Power Moves Go Profile: Andrew Horstman

What is your electric vehicle’s make and model?

I have a 2015 Tesla Model S 85D


Why did you purchase an electric vehicle (EV), and how did you decide on your particular vehicle?

In 2019 I purchased my Tesla used from a dealer in Chicago that specializes in used EVs. I did my research on available EVs and what sold me on the Tesla was the Tesla charging network; Tesla has the most charging stations in the state and throughout the country.


There’s a perception that electric vehicles are expensive. If you don’t mind sharing, how much did your EV cost? Did you receive any tax incentives to offset the price?

I purchased my Tesla for $43,000 and since it was used I did not receive any tax incentives. Insurance is higher for my car than a comparable internal combustion engine (ICE) car and there is an extra tax on the vehicle registration of $150 to cover the state’s lost revenue on gasoline tax. The higher purchase price, insurance and EV tax are offset by my fuel savings. My Tesla has lifetime free supercharging, so when I travel for my kids’ travel teams my fuel is free; there are a ton of free chargers as well at places like restaurants and hotels. I was spending around $150-$200 per month on gasoline prior to my EV purchase and now only spend around $20 per month on fuel.


What is your EV’s mile range, and how does that compare to your daily commute?

My daily commute is about 40 miles with an extra 10-15 miles added depending on where my kids need to be that night.  My car has around 262 miles of range, 100% to 0%. My realistic range is around 200 miles; the EV battery doesn’t like to be charged over 90% unless it is needed and you typically don’t ever run the battery down to 0%. The range of my car when it was new was 270 miles, so in 6 years the car has lost 3% of its range. How you treat the battery will affect its health and longevity.
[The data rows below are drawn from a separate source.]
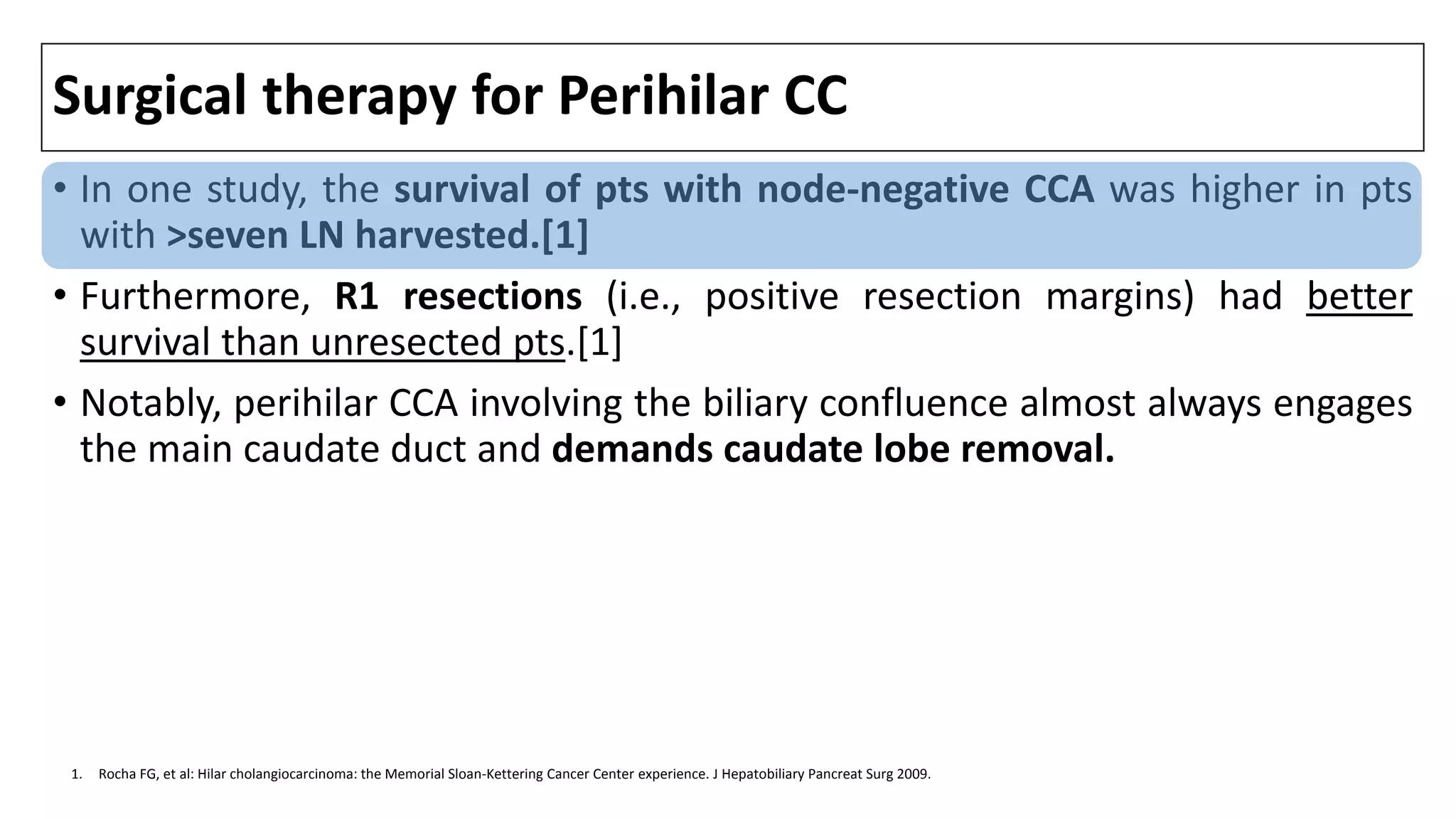 Surgical therapy for Perihilar CC

• In one study, the survival of pts with node-negative CCA was higher in pts with >seven LN harvested.[1]

• Furthermore, R1 resections (i.e., positive resection margins) had better survival than unresected pts.[1]

• Notably, perihilar CCA involving the biliary confluence almost always engages the main caudate duct and demands caudate lobe removal.

1. Rocha FG, et al: Hilar cholangiocarcinoma: the Memorial Sloan-Kettering Cancer Center experience. J Hepatobiliary Pancreat Surg 2009.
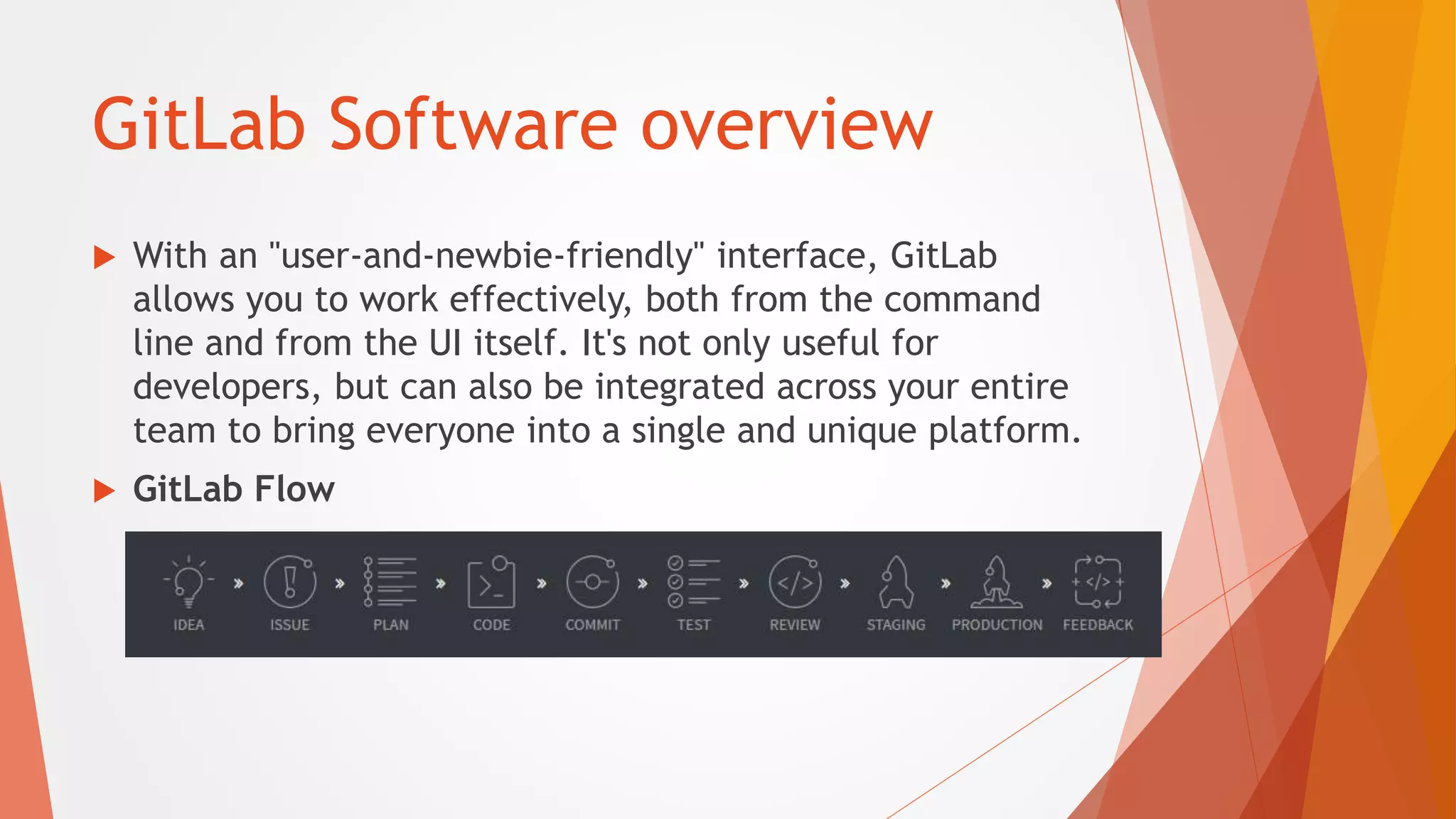 GitLab Software overview

With an "user-and-newbie-friendly" interface, GitLab allows you to work effectively, both from the command line and from the UI itself. It's not only useful for developers, but can also be integrated across your entire team to bring everyone into a single and unique platform.

GitLab Flow

IDEA » ISSUE » PLAN » CODE » COMMIT » TEST » REVIEW » STAGING » PRODUCTION » FEEDBACK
Where do you charge your vehicle the most? How long does it take to charge on an average day?

I charge at work and at home and this is split about 50/50. Charge time varies depending on the charger’s power and how low the battery is when you start. I don’t charge every day; I charge about every 2-4 days depending on my driving. On a Level 2 charger I can go from 10% to 90% in about 10 hours and the supercharger I can go from 10% to 90% in around 50-60 minutes.


Do you have difficulty finding public chargers when taking a road trip?
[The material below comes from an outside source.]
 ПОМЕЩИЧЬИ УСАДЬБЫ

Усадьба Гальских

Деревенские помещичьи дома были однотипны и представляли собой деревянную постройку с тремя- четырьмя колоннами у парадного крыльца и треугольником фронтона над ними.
No, the Tesla onboard navigation will automatically route you through chargers and even calculates how long you will need to stop at each charger. We have taken our Tesla on plenty of road trips. Last year we drove to Gulf Shores for fall break and I drove all last winter for my daughter’s hockey games, as well as Cleveland, Chicago, Detroit and St Louis. There are also plenty of other tools available to find chargers; I use the PlugShare app and website a lot. It has all sorts of info about chargers on it.  


What advice would you give to someone open to an EV but still a bit nervous about buying one?

Make sure the car fits your lifestyle; don’t buy a small EV if you need a mini-van or SUV, as this will taint your experience. If you decide to go with an EV embrace the difference and enjoy your charging stops. On our trip to Gulf Shores, every time we stopped someone in the car had to use the restroom, those restroom stops just lasted longer as the car was charging for 20 minutes or so. This gave us time to get out and walk around and get some food.

Say goodbye to gas stations! This summer my debit car got flagged for fraudulent use after I used it to put gas in my wife’s car; I realized I hadn’t used my debit card for gas in over a year and half. I even joked with my wife before I got out to pump the gas, “I hope I remember how to use this thing.